Define bump allocation decision:

pub enum AllocStrategy {
    /// Standard heap allocation via ori_rc_alloc
    Heap,
    /// Stack allocation via alloca (fixed-size, NoEscape)
    Stack,
    /// Bump allocation from function-local arena (dynamic-size, NoEscape)
    Bump,
}

Select strategy based on escape state and size:
- NoEscape + fixed-size → Stack (§08.3)
- NoEscape + dynamic-size → Bump
- ArgEscape or GlobalEscape → Heap

Emit bump allocator prologue/epilogue in LLVM IR:

; Function prologue — allocate bump region
%bump.base = call ptr @ori_bump_alloc(i64 4096)  ; initial 4KB region
%bump.ptr = alloca ptr                            ; current bump pointer
store ptr %bump.base, ptr %bump.ptr

; Bump allocation (instead of ori_rc_alloc):
%current = load ptr, ptr %bump.ptr
%next = getelementptr i8, ptr %current, i64 %size
store ptr %next, ptr %bump.ptr
; %current is the allocated pointer — no RC header needed

; Function epilogue — free entire region
call void @ori_bump_free(ptr %bump.base)

Handle growth: if bump region is exhausted, allocate a new linked region. The ori_bump_alloc / ori_bump_free functions in ori_rt manage a linked list of regions.
No RC operations: Bump-allocated values have no refcount header. All RC inc/dec/is_unique operations are elided (same as stack-promoted values).
Interaction with COW: Bump-allocated collections are always unique (no sharing possible), so all COW checks are StaticUnique — fast path only. This combines with VSO §07 for maximum effect.
Unit tests:
- Function with temporary list (unknown size from input) → bump-allocated, no ori_rc_alloc
- Function returning list → standard heap allocation (escapes)
- Bump region growth: function allocating >4KB of temporaries → linked regions, single cleanup

08.5 Escape-Aware ARC Pipeline Integration

File(s): compiler/ori_arc/src/rc_insert/mod.rs, compiler/ori_arc/src/lib.rs

Feed escape information into the ARC pipeline so it can skip RC operations.

Call site warning: run_arc_pipeline() is called from ori_arc/src/lib.rs (run_arc_pipeline_all), ori_llvm evaluator/compile.rs, and ori_llvm codegen/function_compiler. Adding a parameter requires updating ALL call sites in the same commit.

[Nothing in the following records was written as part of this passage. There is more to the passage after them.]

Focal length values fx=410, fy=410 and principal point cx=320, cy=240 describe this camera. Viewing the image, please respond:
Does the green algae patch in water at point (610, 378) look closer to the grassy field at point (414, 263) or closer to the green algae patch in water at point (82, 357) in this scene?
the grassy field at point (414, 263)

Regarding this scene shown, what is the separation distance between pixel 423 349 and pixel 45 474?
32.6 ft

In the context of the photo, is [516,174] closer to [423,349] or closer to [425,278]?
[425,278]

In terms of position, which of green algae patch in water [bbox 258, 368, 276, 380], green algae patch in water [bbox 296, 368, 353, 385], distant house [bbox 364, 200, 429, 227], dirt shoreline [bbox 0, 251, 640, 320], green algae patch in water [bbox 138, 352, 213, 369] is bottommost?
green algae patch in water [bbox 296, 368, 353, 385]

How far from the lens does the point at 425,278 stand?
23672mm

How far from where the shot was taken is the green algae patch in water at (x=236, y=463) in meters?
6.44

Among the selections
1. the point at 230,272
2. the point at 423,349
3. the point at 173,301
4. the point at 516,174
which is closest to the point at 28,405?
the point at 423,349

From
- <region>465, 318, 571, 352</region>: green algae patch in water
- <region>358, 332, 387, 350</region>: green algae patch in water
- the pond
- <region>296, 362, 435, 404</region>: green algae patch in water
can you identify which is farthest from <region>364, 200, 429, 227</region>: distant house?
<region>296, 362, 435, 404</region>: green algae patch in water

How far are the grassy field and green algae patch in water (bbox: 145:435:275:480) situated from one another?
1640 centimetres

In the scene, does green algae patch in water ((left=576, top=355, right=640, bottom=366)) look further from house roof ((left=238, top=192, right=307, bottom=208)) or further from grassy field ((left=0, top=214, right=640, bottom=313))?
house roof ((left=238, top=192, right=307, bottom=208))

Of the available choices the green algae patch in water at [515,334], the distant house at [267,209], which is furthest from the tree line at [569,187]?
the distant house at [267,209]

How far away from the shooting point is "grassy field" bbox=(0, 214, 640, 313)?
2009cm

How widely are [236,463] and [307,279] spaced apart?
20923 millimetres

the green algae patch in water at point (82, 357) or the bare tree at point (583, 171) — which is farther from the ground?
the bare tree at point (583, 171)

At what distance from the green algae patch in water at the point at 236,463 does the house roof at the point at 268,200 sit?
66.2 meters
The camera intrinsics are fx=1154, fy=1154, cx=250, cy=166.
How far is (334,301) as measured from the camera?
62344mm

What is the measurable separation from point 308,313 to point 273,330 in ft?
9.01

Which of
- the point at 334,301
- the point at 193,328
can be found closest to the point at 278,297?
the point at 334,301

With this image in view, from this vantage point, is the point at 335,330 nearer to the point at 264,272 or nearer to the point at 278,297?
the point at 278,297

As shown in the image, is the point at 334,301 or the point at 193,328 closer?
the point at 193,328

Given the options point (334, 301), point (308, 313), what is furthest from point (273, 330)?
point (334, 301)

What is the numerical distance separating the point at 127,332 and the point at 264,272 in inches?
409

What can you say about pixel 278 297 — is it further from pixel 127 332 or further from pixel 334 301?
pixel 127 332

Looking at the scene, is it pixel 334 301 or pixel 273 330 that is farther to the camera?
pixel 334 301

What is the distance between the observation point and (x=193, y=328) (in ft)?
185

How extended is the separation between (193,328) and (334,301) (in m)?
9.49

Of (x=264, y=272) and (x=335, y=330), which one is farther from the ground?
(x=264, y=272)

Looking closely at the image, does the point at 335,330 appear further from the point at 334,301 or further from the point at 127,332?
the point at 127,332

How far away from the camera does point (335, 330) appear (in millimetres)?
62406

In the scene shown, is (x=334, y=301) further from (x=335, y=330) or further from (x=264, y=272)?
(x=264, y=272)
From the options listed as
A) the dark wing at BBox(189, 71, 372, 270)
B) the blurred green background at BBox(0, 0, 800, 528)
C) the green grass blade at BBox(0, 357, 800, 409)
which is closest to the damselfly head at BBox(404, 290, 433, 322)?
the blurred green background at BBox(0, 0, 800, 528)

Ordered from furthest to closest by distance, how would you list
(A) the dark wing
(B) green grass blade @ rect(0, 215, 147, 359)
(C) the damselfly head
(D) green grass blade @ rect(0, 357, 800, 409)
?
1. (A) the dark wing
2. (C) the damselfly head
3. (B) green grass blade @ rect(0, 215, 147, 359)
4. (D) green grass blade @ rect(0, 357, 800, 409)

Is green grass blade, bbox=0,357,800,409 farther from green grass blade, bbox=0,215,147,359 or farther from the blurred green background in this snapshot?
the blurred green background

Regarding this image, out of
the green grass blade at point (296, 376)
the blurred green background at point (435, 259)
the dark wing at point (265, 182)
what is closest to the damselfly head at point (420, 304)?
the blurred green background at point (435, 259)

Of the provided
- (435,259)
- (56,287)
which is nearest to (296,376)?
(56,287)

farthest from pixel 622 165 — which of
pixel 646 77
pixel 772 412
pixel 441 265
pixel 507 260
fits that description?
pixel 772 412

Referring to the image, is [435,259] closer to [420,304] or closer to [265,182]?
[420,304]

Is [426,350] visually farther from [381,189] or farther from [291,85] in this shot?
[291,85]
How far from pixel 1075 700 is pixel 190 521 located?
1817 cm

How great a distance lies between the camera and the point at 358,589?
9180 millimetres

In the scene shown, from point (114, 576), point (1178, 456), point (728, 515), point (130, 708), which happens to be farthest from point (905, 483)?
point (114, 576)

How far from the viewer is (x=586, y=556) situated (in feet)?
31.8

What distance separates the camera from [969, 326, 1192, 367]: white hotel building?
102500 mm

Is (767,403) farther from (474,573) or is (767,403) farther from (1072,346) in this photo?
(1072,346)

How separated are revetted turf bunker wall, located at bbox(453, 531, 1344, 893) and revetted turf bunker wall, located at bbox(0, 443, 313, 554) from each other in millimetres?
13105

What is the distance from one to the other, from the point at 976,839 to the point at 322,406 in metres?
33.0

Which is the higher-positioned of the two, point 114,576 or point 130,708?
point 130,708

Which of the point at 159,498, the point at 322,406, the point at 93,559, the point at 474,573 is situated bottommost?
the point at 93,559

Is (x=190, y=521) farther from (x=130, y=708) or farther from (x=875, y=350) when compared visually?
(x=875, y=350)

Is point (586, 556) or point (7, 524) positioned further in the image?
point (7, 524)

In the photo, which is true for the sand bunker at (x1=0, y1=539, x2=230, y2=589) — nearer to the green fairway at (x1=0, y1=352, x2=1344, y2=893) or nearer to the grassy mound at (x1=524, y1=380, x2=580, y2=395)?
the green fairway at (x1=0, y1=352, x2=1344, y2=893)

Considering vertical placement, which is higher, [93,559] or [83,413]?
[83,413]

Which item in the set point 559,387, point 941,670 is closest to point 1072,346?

Add EscapeInfo to run_arc_pipeline() parameters:
```
pub fn run_arc_pipeline(
    func: &mut ArcFunction,
    classifier: &ArcClassifier,
    sigs: &SignatureMap,
    pool: &Pool,
    interner: &NameInterner,
    escape_info: &EscapeInfo,  // NEW
) -> ArcResult { ... }
```
WARNING: This function already has 5 parameters. Adding a 6th triggers the >3-4 params guideline. Consider a config struct (ArcPipelineConfig or passing &ReprPlan which includes escape info) to avoid accumulating parameters as later sections add more.
In insert_rc_ops_with_ownership():
- Skip RcInc/RcDec for variables whose allocation site is NoEscape
- Mark these variables as DerivedOwnership::Fresh with a stack_promoted flag
In detect_reset_reuse_cfg():
- Stack-promoted values are always uniquely owned → always eligible for in-place reuse

08.6 Completion Checklist

Exit Criteria: A function that creates a temporary list, computes its length, and returns the length generates ZERO ori_rc_alloc/ori_rc_dec calls in LLVM IR. Verified by grep -c "ori_rc" function.ll returning 0. A function with a dynamic-size temporary collection uses ori_bump_alloc instead of ori_rc_alloc. Valgrind reports 0 heap leaks (bump regions properly freed).